Demand curve and marginal revenue curve


Question 1: If demand is represented by Qd = 50 -.5P +.005I where I is income and I = $50,000 and supply is represented by Qs = 100 +.4P - 2W where W is wages and W = $15.00.
a) Compute the equilibrium price and quantity where wages = W = $15.00.
b) Compute the equilibrium price and quantity if income falls to I = $40,000?
c) Plot the demand and supply for the two income level. In the graph, mark all values that fully identify the curve.

Question 2: Suppose an investment can yield three possible cash flows with their probabilities given in the parentheses:

$600(p = 0.5); $-100 (p = 0.2) and $800 (p = 0.3).

a) Compute the expected value and the standard deviation of this investment. Is this investment risky? Why?

b) The equation E(x) = 359 + 0.5SD describes the indifference curve of this investor. Is this investor risk averse, risk neutral, or risk loving? Explain your answer and draw the curve.

c) How much would this person pay for the investment opportunity (certainty equivalent of the current investment)? How much is risk premium for the current investment?

Question 3: Patrick consumes only two goods: Celtic Music concerts and Celtic Springs Water. Patrick earns $100 per month at his part-time job in the library. The price of Celtic concerts is $10. The price of Celtic Springs Water is $2. Patrick currently goes to 5 Celtic concerts and consumes 25 bottles of Celtic Spring Water in a month.

a) Draw Patrick's budget constraint and optimal consumption bundle. Please put Celtic concerts on the x-axis.

b) In April Patrick receives a 5% pay increase. Meanwhile the inflation raises the price of concerts to $10.50 and the price of Celtic Springs Water to $2.10. Draw Patrick's new budget constraint and optimal consumption bundle. Please put Celtic concerts on the x-axis. How many Celtic concerts does he attend in April? How many bottles of water does he drink in April?

Question 4: The demand equation for crossing the G.W.Bridge in New York City is P = 50-0.0001Q where P is the toll at the bridge and Q is the number of vehicles that cross the bridge every day.

a) Compute the toll that would maximize revenue for the state of New York. At this toll, how many cars would cross the bridge?

b) What is the price elasticity at this toll? Explain your answer.

c) Also illustrate this price/quantity combination in a graph with demand curve and marginal revenue curve.

d) Suppose the company in charge of the maintenance of the bridge successfully negotiates a 20% increase in its annual fee. The State of New York hires you to advise them how to cover this cost. Would you advise them to raise the toll you computed in part a)? (Yes, or No, explain your answer). Would you advise them to raise revenue some other way? Explain your answer.

Question 5: England and Scotland both produce scones and sweaters. Suppose that an English worker can produce 50 scones per hour or 1 sweater per hour.

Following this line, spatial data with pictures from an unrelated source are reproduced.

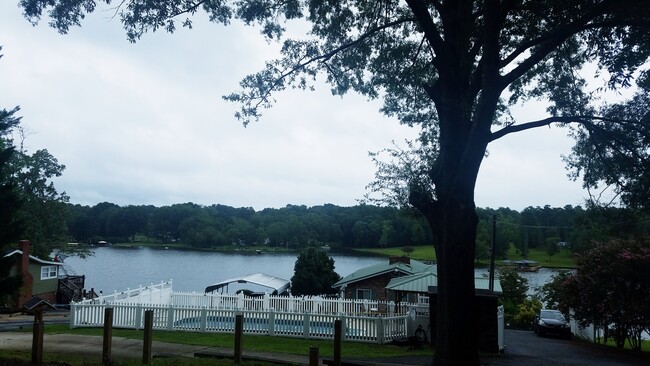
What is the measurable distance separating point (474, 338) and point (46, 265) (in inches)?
1619

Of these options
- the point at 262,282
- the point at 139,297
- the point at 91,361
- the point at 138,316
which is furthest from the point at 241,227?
the point at 91,361

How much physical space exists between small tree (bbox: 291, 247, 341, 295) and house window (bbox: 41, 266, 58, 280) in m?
18.7

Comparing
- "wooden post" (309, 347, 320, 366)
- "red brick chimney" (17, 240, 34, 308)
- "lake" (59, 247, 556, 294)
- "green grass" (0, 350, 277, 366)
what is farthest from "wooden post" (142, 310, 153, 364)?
"lake" (59, 247, 556, 294)

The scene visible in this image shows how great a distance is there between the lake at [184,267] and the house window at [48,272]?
941 cm

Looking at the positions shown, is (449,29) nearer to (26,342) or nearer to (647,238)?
(26,342)

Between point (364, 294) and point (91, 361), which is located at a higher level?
point (91, 361)

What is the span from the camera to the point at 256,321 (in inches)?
818

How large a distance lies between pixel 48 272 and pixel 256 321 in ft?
97.7

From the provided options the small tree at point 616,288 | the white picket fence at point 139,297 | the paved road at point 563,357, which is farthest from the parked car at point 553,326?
the white picket fence at point 139,297

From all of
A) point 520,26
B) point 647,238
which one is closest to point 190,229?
point 647,238

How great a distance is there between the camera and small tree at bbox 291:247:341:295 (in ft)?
135

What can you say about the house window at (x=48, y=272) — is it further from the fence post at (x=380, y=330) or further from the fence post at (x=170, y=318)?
the fence post at (x=380, y=330)

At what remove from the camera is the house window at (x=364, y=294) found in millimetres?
32531

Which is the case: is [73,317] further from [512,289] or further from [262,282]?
[512,289]
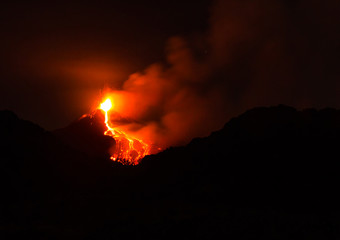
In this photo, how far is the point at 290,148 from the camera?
3656 centimetres

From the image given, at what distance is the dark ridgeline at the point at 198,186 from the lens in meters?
23.8

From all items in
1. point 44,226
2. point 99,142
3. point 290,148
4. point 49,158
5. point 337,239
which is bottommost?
point 337,239

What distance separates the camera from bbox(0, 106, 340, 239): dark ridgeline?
23766 mm

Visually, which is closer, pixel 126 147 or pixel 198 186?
pixel 198 186

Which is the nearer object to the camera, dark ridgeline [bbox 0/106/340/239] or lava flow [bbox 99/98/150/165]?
dark ridgeline [bbox 0/106/340/239]

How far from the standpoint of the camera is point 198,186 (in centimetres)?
3459

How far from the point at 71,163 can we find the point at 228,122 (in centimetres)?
2171

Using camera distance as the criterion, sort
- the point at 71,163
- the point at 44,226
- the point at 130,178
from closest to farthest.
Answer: the point at 44,226 < the point at 130,178 < the point at 71,163

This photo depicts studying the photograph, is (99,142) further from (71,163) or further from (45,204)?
(45,204)

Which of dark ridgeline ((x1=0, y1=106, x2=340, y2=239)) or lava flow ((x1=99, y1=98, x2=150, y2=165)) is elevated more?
lava flow ((x1=99, y1=98, x2=150, y2=165))

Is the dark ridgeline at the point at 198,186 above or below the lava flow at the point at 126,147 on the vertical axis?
below

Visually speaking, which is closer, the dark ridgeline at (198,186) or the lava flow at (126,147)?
the dark ridgeline at (198,186)

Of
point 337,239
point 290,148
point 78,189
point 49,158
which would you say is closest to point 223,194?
point 290,148

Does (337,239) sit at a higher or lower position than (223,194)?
lower
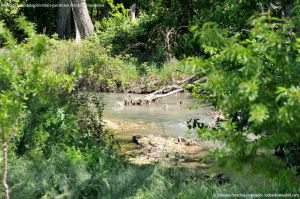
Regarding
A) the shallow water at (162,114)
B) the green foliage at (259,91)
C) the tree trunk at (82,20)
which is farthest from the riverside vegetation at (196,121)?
the tree trunk at (82,20)

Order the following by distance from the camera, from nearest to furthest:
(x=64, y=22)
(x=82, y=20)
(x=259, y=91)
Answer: (x=259, y=91) → (x=82, y=20) → (x=64, y=22)

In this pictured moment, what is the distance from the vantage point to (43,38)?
214 inches

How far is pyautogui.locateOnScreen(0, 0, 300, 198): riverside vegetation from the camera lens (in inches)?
137

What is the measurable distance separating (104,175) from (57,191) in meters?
0.58

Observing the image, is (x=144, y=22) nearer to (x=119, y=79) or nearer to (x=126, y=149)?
(x=119, y=79)

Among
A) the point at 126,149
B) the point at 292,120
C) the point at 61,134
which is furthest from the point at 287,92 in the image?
the point at 126,149

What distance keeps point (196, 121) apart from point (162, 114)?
269 inches

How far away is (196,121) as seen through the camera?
669 centimetres

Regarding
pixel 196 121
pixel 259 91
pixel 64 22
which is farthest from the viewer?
pixel 64 22

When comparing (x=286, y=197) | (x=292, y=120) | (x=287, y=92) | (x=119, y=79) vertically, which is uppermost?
(x=287, y=92)

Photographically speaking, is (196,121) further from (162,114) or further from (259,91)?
(162,114)

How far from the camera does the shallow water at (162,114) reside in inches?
465

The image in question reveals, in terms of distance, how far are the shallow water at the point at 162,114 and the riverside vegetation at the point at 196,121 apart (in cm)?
273

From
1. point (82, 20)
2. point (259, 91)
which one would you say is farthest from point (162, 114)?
point (82, 20)
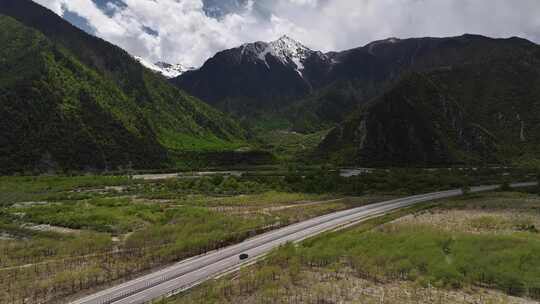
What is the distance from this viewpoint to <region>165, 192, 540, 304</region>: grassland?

Suppose that a Scottish worker can produce 40 scones per hour or 2 sweaters per hour.

a) Which country has the absolute advantage in the production of each good? Which country has the comparative advantage?

b) If England and Scotland decide to trade, which commodity will Scotland trade to England? Explain.

c) If a Scottish worker could produce only 1 sweater per hour, would Scotland still gain from trade? Would England still gain from trade?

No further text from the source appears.